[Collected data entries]

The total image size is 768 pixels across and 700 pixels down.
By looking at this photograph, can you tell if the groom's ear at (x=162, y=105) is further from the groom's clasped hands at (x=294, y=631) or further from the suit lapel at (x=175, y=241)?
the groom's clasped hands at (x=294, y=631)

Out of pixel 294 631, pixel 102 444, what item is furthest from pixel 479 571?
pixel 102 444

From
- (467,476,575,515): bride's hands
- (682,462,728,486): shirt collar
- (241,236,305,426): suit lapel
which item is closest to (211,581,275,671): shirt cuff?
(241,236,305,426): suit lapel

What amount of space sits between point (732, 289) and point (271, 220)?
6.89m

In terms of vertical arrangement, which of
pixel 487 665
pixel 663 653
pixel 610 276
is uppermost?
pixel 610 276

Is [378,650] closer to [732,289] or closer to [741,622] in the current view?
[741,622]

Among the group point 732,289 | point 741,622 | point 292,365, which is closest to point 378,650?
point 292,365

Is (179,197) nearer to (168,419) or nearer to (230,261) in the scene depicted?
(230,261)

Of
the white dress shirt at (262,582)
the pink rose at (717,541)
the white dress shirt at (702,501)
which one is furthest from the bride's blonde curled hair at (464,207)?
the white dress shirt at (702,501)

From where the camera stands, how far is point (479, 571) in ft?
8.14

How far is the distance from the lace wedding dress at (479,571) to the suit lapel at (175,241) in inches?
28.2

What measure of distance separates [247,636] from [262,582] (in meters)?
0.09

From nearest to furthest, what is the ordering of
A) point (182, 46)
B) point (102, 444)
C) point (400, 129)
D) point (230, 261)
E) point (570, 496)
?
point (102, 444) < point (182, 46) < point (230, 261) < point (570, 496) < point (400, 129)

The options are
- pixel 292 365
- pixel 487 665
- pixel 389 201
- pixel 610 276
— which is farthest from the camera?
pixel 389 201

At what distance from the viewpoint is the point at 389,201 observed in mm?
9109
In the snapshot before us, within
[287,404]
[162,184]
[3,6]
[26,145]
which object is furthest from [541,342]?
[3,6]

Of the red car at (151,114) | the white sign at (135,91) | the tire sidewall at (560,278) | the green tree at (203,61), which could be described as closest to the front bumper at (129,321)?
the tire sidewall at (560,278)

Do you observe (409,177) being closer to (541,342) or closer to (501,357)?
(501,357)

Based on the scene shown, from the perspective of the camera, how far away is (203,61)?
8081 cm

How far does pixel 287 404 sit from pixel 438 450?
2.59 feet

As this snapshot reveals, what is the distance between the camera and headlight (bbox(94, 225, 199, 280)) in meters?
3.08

Task: Extract the lines of the data verbatim, beginning at the line that contains "Of the red car" and continuing through the final line of the data, with both ends included.

Full solution:
Of the red car at (151,114) | the white sign at (135,91) | the tire sidewall at (560,278) | the green tree at (203,61), which could be described as closest to the front bumper at (129,321)?
the tire sidewall at (560,278)

Do you observe (409,177) being closer to (541,342) or closer to (501,357)?
(501,357)

Based on the scene shown, from the perspective of the camera, how far away is (203,61)?
8081 cm

How far does pixel 287 404 sit from pixel 438 450?
2.59 feet

As this snapshot reveals, what is the distance between the camera and headlight (bbox(94, 225, 199, 280)) in meters?
3.08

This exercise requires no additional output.